**WORK TO DO:**
**1)** In the passage about the healed man, where does Jesus find the man later?
**2)** Write out everything in the passage about the healed man from "If there were" down to "gets is persecution!".

What’s more, if we read further in the Gospel account, well, this guy who got healed, I mean, man, what a weasel! I’m sorry, that’s probably not a proper theological term, but come on! The prim and proper Jews, most likely the Pharisees, who were sticklers for every point of the Law, stopped the guy because it was against the religious law to carry something as large as a mat on the Sabbath. Not only does he immediately shift the blame to the person who made him well, he doesn’t even know who it is who healed him! And when Jesus finds the guy later in the Temple, does he take the opportunity to thank Jesus and glorify God for this miracle, this healing, this restoration of wholeness and health? No, not even close! He immediately runs off to rat out Jesus to the Temple authorities!

If there were ever anyone on earth more undeserving of help, undeserving of healing, undeserving of anything, it’s this guy! Jesus gives him his life back, after nearly forty years, and in return all Jesus gets is persecution!

**RECORDS:**
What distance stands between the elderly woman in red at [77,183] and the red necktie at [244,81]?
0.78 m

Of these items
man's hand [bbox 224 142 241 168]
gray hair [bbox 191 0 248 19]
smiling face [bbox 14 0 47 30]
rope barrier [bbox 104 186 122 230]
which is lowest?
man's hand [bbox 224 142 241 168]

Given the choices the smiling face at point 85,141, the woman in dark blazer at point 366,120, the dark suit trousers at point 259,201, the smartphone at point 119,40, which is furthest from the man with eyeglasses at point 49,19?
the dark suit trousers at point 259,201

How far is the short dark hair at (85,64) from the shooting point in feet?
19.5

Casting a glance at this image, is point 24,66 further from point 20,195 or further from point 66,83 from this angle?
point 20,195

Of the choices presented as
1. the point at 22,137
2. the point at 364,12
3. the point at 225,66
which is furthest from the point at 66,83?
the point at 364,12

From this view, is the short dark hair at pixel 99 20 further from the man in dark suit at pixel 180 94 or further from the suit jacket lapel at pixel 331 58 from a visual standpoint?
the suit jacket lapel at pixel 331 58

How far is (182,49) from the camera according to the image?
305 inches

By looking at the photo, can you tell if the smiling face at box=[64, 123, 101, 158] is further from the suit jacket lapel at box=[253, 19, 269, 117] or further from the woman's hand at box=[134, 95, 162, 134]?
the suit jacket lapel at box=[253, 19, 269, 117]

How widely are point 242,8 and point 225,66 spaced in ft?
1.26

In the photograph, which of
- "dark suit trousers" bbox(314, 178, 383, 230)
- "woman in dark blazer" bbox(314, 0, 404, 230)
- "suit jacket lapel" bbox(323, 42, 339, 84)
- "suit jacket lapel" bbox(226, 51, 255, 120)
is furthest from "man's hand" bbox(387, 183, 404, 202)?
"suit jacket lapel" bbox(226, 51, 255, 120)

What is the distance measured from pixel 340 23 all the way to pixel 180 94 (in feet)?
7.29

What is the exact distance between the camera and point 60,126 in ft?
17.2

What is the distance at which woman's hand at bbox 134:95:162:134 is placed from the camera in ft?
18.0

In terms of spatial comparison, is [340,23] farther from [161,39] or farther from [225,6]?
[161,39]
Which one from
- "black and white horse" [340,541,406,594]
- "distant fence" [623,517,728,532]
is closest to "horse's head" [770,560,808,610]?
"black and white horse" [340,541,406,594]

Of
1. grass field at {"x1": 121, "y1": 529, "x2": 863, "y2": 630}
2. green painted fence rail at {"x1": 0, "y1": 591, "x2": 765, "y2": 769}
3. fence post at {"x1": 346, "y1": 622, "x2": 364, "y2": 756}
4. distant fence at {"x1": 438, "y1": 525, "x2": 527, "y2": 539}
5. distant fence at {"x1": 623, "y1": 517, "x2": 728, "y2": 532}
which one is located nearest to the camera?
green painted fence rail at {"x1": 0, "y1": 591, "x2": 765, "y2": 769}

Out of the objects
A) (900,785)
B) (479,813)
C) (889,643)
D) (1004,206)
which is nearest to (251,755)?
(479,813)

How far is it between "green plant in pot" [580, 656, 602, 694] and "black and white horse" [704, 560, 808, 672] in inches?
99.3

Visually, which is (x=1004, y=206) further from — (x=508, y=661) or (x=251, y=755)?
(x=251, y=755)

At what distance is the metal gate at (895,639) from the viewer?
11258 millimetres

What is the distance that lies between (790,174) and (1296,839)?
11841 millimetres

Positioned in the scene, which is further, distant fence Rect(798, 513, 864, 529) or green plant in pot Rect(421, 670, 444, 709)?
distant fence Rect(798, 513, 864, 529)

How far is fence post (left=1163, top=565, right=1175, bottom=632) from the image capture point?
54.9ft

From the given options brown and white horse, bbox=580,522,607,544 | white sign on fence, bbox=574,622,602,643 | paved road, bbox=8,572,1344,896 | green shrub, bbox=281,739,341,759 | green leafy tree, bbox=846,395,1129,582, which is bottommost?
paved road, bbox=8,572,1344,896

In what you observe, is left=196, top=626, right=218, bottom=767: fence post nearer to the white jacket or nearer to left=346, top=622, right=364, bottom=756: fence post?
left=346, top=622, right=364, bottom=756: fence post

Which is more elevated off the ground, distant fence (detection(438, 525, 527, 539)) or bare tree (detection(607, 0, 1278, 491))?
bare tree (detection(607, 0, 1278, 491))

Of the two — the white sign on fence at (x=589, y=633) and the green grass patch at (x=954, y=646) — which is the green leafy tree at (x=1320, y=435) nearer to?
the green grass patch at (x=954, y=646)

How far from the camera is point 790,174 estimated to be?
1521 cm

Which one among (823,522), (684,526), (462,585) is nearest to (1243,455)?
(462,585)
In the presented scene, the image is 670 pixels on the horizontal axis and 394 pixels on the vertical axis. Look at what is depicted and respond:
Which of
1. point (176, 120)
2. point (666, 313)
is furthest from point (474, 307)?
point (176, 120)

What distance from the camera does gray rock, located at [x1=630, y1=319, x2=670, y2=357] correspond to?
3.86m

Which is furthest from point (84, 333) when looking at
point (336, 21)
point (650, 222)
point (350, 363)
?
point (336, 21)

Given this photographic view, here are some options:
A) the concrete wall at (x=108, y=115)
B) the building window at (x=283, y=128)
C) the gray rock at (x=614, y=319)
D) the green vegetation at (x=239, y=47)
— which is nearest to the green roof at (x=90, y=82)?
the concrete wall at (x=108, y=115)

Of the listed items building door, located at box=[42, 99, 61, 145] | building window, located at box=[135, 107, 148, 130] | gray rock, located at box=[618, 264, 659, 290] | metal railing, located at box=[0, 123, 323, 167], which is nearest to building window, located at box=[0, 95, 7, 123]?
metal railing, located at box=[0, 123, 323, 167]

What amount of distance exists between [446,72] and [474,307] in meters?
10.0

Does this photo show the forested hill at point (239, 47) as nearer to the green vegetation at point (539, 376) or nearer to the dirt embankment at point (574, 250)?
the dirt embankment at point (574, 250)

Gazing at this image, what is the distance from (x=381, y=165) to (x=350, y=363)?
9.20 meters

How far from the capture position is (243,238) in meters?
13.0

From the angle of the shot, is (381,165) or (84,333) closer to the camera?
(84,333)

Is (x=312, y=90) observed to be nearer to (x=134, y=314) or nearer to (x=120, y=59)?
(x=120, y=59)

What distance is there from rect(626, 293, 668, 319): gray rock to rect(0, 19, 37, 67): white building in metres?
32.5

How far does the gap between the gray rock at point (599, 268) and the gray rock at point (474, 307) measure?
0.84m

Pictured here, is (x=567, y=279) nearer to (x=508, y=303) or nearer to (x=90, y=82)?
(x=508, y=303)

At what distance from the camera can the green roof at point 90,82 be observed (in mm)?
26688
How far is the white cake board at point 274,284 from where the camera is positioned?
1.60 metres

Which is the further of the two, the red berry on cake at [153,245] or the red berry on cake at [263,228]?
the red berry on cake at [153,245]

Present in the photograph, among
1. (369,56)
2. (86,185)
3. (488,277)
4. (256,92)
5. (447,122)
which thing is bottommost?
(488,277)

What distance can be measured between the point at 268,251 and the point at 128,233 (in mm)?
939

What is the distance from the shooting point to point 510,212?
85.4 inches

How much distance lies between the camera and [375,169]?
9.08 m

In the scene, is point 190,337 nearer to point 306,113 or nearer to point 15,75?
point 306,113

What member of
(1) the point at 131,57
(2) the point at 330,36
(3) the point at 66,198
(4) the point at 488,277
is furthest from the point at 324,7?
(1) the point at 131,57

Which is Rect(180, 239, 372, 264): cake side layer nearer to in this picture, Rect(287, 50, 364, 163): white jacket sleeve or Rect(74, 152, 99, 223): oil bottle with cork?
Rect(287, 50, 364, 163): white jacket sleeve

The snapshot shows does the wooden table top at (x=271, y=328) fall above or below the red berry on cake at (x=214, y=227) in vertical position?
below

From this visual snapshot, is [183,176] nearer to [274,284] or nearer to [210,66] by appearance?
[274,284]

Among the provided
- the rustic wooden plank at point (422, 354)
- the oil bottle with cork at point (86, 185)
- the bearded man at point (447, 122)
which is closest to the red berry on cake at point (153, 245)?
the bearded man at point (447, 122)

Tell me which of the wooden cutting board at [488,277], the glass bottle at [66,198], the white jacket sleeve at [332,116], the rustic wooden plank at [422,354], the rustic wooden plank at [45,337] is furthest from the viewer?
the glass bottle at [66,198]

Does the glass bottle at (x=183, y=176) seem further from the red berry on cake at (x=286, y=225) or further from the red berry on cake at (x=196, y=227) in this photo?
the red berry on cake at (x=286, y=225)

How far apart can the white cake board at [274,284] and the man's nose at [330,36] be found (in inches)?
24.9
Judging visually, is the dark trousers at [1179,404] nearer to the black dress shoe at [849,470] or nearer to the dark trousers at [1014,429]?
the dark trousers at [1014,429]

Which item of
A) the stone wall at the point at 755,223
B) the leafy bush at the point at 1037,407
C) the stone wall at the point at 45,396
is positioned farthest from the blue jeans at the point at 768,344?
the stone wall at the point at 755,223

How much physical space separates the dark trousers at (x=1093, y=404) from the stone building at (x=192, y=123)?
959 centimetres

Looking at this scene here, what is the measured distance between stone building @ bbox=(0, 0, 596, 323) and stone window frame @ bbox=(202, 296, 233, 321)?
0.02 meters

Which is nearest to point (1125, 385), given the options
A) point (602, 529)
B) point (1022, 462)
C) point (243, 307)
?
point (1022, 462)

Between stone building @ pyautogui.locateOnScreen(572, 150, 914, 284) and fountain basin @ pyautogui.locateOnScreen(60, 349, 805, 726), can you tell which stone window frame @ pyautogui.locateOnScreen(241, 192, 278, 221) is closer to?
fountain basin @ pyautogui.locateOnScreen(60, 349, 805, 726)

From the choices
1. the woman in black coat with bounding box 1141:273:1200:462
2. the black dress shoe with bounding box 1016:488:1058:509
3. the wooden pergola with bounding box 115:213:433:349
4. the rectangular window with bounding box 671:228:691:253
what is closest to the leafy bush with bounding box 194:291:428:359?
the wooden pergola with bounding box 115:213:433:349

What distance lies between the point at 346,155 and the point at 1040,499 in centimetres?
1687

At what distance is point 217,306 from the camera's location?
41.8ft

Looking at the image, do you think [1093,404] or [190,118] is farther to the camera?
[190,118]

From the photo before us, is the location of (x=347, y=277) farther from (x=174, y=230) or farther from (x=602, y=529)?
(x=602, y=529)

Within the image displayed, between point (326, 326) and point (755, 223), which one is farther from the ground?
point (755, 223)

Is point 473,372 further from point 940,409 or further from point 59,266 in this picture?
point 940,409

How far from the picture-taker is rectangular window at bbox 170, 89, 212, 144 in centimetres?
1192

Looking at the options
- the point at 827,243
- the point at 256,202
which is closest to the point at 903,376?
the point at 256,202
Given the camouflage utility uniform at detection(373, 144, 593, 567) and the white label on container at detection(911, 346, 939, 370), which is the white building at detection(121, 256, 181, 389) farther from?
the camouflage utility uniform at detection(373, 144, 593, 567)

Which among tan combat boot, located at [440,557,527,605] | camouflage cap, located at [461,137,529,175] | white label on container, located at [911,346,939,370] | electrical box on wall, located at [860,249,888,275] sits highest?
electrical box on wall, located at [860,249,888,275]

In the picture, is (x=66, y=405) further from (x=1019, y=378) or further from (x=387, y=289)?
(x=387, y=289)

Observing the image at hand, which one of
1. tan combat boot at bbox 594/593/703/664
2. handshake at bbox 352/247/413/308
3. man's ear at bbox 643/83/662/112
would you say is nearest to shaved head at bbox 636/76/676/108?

**CORRECT ANSWERS:**
**1)** In the Temple.

**2)**
If there were ever anyone on earth more undeserving of help, undeserving of healing, undeserving of anything, it’s this guy! Jesus gives him his life back, after nearly forty years, and in return all Jesus gets is persecution!